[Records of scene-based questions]

>> Start

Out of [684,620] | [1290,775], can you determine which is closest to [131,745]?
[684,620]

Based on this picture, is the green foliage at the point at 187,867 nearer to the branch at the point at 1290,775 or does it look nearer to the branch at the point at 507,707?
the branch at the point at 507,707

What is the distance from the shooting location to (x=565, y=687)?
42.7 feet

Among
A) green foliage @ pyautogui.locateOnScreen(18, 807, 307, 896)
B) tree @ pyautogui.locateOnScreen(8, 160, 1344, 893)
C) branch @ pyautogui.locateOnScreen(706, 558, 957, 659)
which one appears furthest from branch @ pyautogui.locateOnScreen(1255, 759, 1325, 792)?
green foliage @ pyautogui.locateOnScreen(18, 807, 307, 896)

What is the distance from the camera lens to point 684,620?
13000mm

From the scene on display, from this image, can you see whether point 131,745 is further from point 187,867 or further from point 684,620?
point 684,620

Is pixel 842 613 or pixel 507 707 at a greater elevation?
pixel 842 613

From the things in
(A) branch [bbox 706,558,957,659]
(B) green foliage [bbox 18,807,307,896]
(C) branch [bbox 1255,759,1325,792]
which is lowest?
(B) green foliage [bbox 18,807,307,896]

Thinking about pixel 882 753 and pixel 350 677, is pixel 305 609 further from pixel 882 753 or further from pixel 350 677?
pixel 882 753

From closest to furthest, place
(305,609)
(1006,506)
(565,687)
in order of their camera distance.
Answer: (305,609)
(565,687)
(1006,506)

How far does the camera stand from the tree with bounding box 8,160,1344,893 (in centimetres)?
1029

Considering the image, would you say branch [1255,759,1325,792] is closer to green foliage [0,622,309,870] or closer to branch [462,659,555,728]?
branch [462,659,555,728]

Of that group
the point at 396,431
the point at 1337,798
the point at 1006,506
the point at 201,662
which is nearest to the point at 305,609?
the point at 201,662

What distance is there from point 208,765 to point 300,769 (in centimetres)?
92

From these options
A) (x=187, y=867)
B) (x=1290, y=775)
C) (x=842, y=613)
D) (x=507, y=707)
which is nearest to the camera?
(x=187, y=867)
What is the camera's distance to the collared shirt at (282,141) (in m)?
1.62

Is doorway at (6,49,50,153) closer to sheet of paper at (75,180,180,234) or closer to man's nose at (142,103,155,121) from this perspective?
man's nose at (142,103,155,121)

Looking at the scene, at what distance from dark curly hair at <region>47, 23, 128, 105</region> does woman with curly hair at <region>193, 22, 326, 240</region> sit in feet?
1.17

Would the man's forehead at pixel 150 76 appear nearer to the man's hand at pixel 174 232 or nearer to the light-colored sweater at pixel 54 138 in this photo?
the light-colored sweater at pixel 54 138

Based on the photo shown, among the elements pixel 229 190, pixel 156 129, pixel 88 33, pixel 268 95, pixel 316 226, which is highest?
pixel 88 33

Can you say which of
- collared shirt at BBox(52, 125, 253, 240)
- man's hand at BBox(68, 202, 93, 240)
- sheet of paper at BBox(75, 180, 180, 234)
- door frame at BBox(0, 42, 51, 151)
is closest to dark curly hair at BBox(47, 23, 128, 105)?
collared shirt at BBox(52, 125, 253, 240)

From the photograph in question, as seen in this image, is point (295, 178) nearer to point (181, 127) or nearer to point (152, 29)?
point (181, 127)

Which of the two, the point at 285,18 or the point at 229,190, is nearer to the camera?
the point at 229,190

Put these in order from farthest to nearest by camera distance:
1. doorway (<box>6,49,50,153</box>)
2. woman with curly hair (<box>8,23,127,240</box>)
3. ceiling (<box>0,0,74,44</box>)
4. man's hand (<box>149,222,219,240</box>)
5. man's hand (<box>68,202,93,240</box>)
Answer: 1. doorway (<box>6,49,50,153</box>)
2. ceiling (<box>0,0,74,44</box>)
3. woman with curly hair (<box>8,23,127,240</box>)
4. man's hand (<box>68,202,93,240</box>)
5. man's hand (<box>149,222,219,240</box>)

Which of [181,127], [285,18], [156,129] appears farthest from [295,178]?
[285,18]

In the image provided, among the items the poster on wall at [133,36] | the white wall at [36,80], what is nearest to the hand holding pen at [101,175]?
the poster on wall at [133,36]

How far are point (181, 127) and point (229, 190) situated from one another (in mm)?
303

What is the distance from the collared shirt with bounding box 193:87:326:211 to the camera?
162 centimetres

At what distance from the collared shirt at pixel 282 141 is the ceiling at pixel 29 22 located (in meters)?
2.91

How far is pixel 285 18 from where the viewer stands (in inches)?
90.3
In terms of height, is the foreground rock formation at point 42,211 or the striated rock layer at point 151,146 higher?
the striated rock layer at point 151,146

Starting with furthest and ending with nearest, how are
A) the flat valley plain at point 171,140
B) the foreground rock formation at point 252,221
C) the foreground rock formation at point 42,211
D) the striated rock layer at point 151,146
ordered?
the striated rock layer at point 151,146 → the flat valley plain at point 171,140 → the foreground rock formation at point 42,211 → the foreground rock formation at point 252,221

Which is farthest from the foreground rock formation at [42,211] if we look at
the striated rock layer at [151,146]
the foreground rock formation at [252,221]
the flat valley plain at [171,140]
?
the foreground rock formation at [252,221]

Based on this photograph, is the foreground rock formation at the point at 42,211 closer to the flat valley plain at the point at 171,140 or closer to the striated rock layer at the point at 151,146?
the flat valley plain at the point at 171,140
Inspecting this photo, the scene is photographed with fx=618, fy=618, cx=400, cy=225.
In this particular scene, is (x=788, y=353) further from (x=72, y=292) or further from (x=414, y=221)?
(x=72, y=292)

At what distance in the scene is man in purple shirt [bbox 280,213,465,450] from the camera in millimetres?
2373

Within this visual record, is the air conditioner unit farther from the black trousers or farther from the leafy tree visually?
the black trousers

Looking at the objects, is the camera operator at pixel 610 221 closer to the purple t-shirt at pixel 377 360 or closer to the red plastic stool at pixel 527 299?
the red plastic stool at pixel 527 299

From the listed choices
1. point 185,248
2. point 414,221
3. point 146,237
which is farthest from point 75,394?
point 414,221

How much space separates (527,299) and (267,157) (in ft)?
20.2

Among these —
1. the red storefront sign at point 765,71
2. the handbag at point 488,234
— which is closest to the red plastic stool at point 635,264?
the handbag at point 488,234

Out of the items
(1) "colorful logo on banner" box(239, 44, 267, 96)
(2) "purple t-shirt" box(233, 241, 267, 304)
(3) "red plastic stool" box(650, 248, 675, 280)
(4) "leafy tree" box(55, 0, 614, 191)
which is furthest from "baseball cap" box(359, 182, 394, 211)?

>> End

- SET TASK:
Reproduce the data shown above exactly.

- ANSWER TO THE EXERCISE:
Out of [684,620] | [1290,775], can you determine which is closest to [131,745]?
[684,620]

Based on this picture, is the green foliage at the point at 187,867 nearer to the branch at the point at 1290,775 or does it look nearer to the branch at the point at 507,707?
the branch at the point at 507,707

What is the distance from the shooting location to (x=565, y=687)?
42.7 feet

Among
A) green foliage @ pyautogui.locateOnScreen(18, 807, 307, 896)
B) tree @ pyautogui.locateOnScreen(8, 160, 1344, 893)
C) branch @ pyautogui.locateOnScreen(706, 558, 957, 659)
which one appears furthest from branch @ pyautogui.locateOnScreen(1255, 759, 1325, 792)?
green foliage @ pyautogui.locateOnScreen(18, 807, 307, 896)

What is the distance from the camera lens to point 684,620?
13000mm

From the scene on display, from this image, can you see whether point 131,745 is further from point 187,867 or further from point 684,620?
point 684,620

Is pixel 842 613 or pixel 507 707 at a greater elevation?
pixel 842 613

From the things in
(A) branch [bbox 706,558,957,659]
(B) green foliage [bbox 18,807,307,896]
(C) branch [bbox 1255,759,1325,792]
which is lowest?
(B) green foliage [bbox 18,807,307,896]

Thinking about pixel 882 753 and pixel 350 677, is pixel 305 609 further from pixel 882 753 or further from pixel 350 677?
pixel 882 753

From closest to furthest, place
(305,609)
(1006,506)
(565,687)
in order of their camera distance.
Answer: (305,609)
(565,687)
(1006,506)

How far does the camera stand from the tree with bounding box 8,160,1344,893 (in centimetres)?
1029

Considering the image, would you say branch [1255,759,1325,792] is closer to green foliage [0,622,309,870] or closer to branch [462,659,555,728]?
branch [462,659,555,728]

Of that group
the point at 396,431
the point at 1337,798
the point at 1006,506
the point at 201,662
which is nearest to the point at 305,609?
the point at 201,662

What distance is there from point 208,765 to point 300,769 (in centimetres)?
92

From these options
A) (x=187, y=867)
B) (x=1290, y=775)
C) (x=842, y=613)
D) (x=507, y=707)
which is nearest to the camera?
(x=187, y=867)
What is the camera's distance to the collared shirt at (282,141) (in m)?
1.62

Is doorway at (6,49,50,153) closer to sheet of paper at (75,180,180,234) or closer to man's nose at (142,103,155,121) from this perspective?
man's nose at (142,103,155,121)

Looking at the scene, at what distance from dark curly hair at <region>47, 23, 128, 105</region> does woman with curly hair at <region>193, 22, 326, 240</region> sit in feet?
1.17

Would the man's forehead at pixel 150 76 appear nearer to the man's hand at pixel 174 232 or nearer to the light-colored sweater at pixel 54 138 in this photo?
the light-colored sweater at pixel 54 138

Based on the photo shown, among the elements pixel 229 190, pixel 156 129, pixel 88 33, pixel 268 95, pixel 316 226, which is highest?
pixel 88 33

Can you say which of
- collared shirt at BBox(52, 125, 253, 240)
- man's hand at BBox(68, 202, 93, 240)
- sheet of paper at BBox(75, 180, 180, 234)
- door frame at BBox(0, 42, 51, 151)
is closest to dark curly hair at BBox(47, 23, 128, 105)?
collared shirt at BBox(52, 125, 253, 240)

From the photograph in question, as seen in this image, is point (295, 178) nearer to point (181, 127) or nearer to point (152, 29)?
point (181, 127)

Which of the two, the point at 285,18 or the point at 229,190, is nearer to the camera?
the point at 229,190

Put these in order from farthest to nearest by camera distance:
1. doorway (<box>6,49,50,153</box>)
2. woman with curly hair (<box>8,23,127,240</box>)
3. ceiling (<box>0,0,74,44</box>)
4. man's hand (<box>149,222,219,240</box>)
5. man's hand (<box>68,202,93,240</box>)
Answer: 1. doorway (<box>6,49,50,153</box>)
2. ceiling (<box>0,0,74,44</box>)
3. woman with curly hair (<box>8,23,127,240</box>)
4. man's hand (<box>68,202,93,240</box>)
5. man's hand (<box>149,222,219,240</box>)

Which of [181,127], [285,18], [156,129] appears farthest from [295,178]?
[285,18]

In the image provided, among the items the poster on wall at [133,36] | the white wall at [36,80], what is nearest to the hand holding pen at [101,175]?
the poster on wall at [133,36]

How far are point (181, 127) and point (229, 190) situated from one another (in mm)?
303

What is the distance from the collared shirt with bounding box 193:87:326:211 to the camera?
162 centimetres

At what distance from the collared shirt at pixel 282 141 is the ceiling at pixel 29 22 located (in meters)?
2.91

How far is pixel 285 18 from where the viewer stands (in inches)?
90.3
In terms of height, is the foreground rock formation at point 42,211 or the striated rock layer at point 151,146 higher?
the striated rock layer at point 151,146

Starting with furthest and ending with nearest, how are
A) the flat valley plain at point 171,140
B) the foreground rock formation at point 252,221
C) the foreground rock formation at point 42,211
D) the striated rock layer at point 151,146
ordered?
the striated rock layer at point 151,146 → the flat valley plain at point 171,140 → the foreground rock formation at point 42,211 → the foreground rock formation at point 252,221

Which is farthest from the foreground rock formation at [42,211] if we look at
the striated rock layer at [151,146]
the foreground rock formation at [252,221]
the flat valley plain at [171,140]
?
the foreground rock formation at [252,221]

Based on this photograph, is the foreground rock formation at the point at 42,211 closer to the flat valley plain at the point at 171,140 or closer to the striated rock layer at the point at 151,146?
the flat valley plain at the point at 171,140
Inspecting this photo, the scene is photographed with fx=618, fy=618, cx=400, cy=225.
In this particular scene, is (x=788, y=353) further from (x=72, y=292) or further from (x=414, y=221)?
(x=72, y=292)

At what distance in the scene is man in purple shirt [bbox 280,213,465,450] from the camera in millimetres?
2373

Within this visual record, is the air conditioner unit farther from the black trousers or farther from the leafy tree visually?
the black trousers

Looking at the objects, is the camera operator at pixel 610 221 closer to the purple t-shirt at pixel 377 360 or closer to the red plastic stool at pixel 527 299?
the red plastic stool at pixel 527 299

From the listed choices
1. point 185,248
2. point 414,221
3. point 146,237
which is farthest from point 75,394?
point 414,221

How much space separates (527,299) and (267,157) (in ft)?
20.2

Among these —
1. the red storefront sign at point 765,71
2. the handbag at point 488,234
— which is closest to the red plastic stool at point 635,264?
the handbag at point 488,234

Out of the items
(1) "colorful logo on banner" box(239, 44, 267, 96)
(2) "purple t-shirt" box(233, 241, 267, 304)
(3) "red plastic stool" box(650, 248, 675, 280)
(4) "leafy tree" box(55, 0, 614, 191)
which is furthest from "baseball cap" box(359, 182, 394, 211)?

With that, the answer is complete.